Beitragvon franktoast » Sa 20. Jan 2018, 20:40

Skull hat geschrieben:(19 Jan 2018, 17:33)

Korrekt. Was denn auch sonst ? :?:

Sonst würde ich ja nur noch hier schreiben "müssen". :D

Mir erschliesst sich auch nicht welches Interesse die öffentlich Hand haben sollte,
etwas (nicht gesetzliche Zahkungsmittel) als Zahlungsmittel zuzulassen oder zu benutzen,
um es dann umgehend in das gesetzliche Zahkungsmittel zu tauschen.

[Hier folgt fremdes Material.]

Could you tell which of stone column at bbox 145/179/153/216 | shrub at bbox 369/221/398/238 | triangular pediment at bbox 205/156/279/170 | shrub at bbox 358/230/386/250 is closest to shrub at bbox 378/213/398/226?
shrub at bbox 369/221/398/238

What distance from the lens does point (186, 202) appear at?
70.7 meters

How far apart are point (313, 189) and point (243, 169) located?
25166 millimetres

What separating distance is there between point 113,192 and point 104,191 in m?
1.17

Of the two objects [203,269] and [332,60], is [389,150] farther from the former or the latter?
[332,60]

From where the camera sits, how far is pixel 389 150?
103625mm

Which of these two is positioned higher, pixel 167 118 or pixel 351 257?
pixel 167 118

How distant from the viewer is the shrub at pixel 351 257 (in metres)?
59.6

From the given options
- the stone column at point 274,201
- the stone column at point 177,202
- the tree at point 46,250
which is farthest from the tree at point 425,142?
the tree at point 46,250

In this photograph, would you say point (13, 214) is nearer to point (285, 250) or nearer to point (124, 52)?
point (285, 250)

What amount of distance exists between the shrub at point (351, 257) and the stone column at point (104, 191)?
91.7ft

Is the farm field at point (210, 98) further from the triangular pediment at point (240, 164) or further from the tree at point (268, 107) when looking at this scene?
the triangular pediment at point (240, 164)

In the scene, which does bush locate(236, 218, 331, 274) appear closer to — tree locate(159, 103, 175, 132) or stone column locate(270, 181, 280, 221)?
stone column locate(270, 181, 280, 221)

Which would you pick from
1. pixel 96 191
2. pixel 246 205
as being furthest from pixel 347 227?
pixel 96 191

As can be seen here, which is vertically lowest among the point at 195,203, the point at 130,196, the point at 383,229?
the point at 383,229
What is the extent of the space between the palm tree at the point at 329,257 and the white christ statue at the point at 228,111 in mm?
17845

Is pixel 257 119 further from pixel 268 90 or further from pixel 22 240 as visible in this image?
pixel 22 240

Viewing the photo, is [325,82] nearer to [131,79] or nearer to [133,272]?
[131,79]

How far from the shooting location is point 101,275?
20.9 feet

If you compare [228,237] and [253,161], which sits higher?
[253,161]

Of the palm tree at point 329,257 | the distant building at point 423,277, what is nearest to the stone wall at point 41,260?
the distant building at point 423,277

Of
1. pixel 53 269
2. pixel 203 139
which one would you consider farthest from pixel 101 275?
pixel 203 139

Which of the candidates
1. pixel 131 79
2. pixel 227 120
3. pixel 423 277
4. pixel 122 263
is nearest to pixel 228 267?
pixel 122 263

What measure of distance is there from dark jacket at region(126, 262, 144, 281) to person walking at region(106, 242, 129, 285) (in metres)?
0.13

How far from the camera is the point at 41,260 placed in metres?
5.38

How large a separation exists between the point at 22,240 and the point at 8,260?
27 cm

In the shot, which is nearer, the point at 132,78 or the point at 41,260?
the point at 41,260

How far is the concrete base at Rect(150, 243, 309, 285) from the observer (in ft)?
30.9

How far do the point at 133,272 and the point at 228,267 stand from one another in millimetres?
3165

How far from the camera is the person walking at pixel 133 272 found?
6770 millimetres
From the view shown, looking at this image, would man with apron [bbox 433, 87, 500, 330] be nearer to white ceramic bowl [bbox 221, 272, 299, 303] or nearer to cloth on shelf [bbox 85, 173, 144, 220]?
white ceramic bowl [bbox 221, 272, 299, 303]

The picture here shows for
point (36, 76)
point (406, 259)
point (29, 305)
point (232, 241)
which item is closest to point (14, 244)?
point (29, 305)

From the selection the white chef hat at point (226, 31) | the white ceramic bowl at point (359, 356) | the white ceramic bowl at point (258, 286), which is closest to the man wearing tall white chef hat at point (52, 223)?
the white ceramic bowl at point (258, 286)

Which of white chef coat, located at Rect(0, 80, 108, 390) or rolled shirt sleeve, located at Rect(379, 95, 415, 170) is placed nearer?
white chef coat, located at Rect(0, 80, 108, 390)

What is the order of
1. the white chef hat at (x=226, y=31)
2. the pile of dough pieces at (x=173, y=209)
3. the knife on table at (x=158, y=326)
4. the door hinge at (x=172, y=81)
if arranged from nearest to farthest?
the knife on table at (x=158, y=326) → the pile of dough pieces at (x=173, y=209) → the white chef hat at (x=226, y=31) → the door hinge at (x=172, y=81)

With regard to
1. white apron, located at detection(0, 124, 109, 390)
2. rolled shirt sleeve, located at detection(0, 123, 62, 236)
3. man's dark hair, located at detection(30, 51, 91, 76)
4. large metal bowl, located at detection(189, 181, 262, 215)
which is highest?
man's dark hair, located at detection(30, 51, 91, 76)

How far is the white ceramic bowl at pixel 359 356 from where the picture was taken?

Wozu der Unweg, wenn es um den Erhalt des gesetzlichen Zahlungsmittels geht ?
...und nur DARAN hat die öffentliche Hand ein Interesse. ;)

mfg

Wie gesagt: Giralgeld ist auch nicht gesetzliches Zahlungsmittel. Trotzdem akzeptiert es der Staat natürlich und nutzt es selber. Und welches Interesse gäbe es, Bitcoin zu akzeptieren? Naja, womöglich versuchen manche im Staat es ihren Bürgern auch recht zu machen. Vlt. macht so etwas Wähler zufrieden? Natürlich könnte der Staat als Monopol auch seine Bürger wie Dreck behandeln. Klar, aber das ist kein Muss.
Ein freier Mensch muß es ertragen können, daß seine Mitmenschen anders handeln und anders leben, als er es für richtig hält, und muß sich abgewöhnen, sobald ihm etwas nicht gefällt, nach der Polizei zu rufen.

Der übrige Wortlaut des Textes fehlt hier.